Voters in Germany’s most populous state dealt German Chancellor Angela Merkel a painful setback on Sunday, erasing her government’s majority in the upper house of parliament and curbing its power after a stumbling start and criticism over the Greek debt crisis.
Merkel’s center-right alliance was voted out of power in a state election in North Rhine-Westphalia, a region of some 18 million people that includes Cologne and the industrial Ruhr area. It was the first electoral test since she started her second term in October last year.
“This is of course a warning shot for the governing parties and the people should know that it has been heard,” said German Foreign Minister Guido Westerwelle, the vice chancellor and leader of the Free Democrats, Merkel’s junior coalition partner. “We must make an effort to win back lost trust.”
Merkel’s conservative Christian Democrats won 34.6 percent of Sunday’s vote, 10 points down on five years ago and their worst showing in the state since World War II, while the Free Democrats polled 6.7 percent, final results showed.
The coalition, whose makeup mirrors that of the national government, finished well short of a majority in the state legislature.
The main opposition Social Democrats won 34.5 percent and the Greens 12.1 percent. A hard-left rival, the Left Party, won 5.6 percent.
It wasn’t immediately clear who would run North Rhine-Westphalia and whether conservative Juergen Ruettgers could cling onto the governor’s office in Duesseldorf.
The Social Democrats fell just short of a majority to govern along with the Greens. They could try to form a previously untried alliance with the Left Party or a “grand coalition” with the conservatives.
Merkel will likely have a harder time running Germany — Europe’s biggest economy — without a majority in the upper house, which represents Germany’s 16 states and must approve major legislation.
She will have to haggle with the opposition — diminishing prospects of tax cuts intended to stimulate the economy and significant reform to the health insurance system, both projects dear to the Free Democrats.
Merkel’s federal government currently controls 37 of the 69 upper-house votes, including six from North Rhine-Westphalia.
Its stock has slid following a poor start, constant squabbling over policy and the challenge from the Greek crisis.
A senior Merkel aide said Sunday’s setback had many causes — including local problems and “too much unnecessary arguing on the public stage.”
Christian Democrats General Secretary Hermann Groehe also pointed to “the general uncertainty, people’s concerns with a view to the stability of the euro, the situation in Greece.”
Merkel initially held out on agreeing to aid for cash-strapped Athens, prompting German opposition parties to accuse her of avoiding an unpopular decision in the election run-up.
On Friday, however, parliament approved a bill allowing Germany to grant as much as 22.4 billion euros (US$28.6 billion) in credit over three years as part of a wider rescue plan.

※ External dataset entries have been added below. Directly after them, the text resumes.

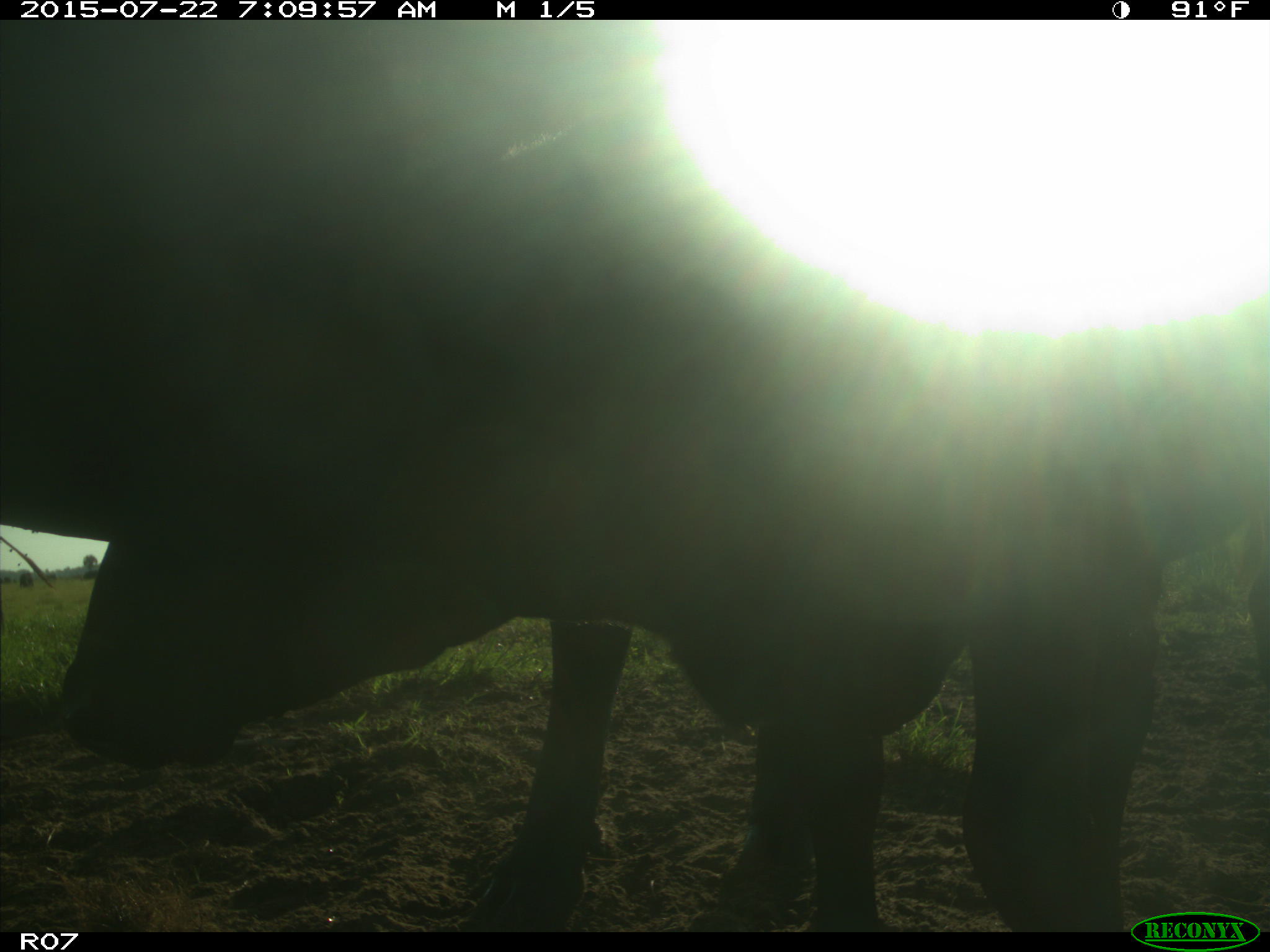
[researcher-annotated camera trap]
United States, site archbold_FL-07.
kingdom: Animalia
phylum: Chordata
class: Mammalia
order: Carnivora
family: Procyonidae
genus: Procyon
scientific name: Procyon lotor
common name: common raccoon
Procyon lotor (common raccoon).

A bigger problem with voters may have been the government’s poor start at home. Freed last year from a “grand coalition” with the Social Democrats in which she shone as a consensus-builder, Merkel then got bogged down in internal divisions — notably about the wisdom of making big tax cuts soon.
The chancellor may soon be back to consensus-building without an upper-house majority — a frequent situation in Germany, which Merkel experienced in her first term. Opposition parties oppose tax cuts and plans such as extending nuclear power stations’ lives.
“It’s a good signal ... that North-Rhine Westphalia has said: ‘This isn’t how we want to live in Germany,’” Social Democratic leader Sigmar Gabriel said.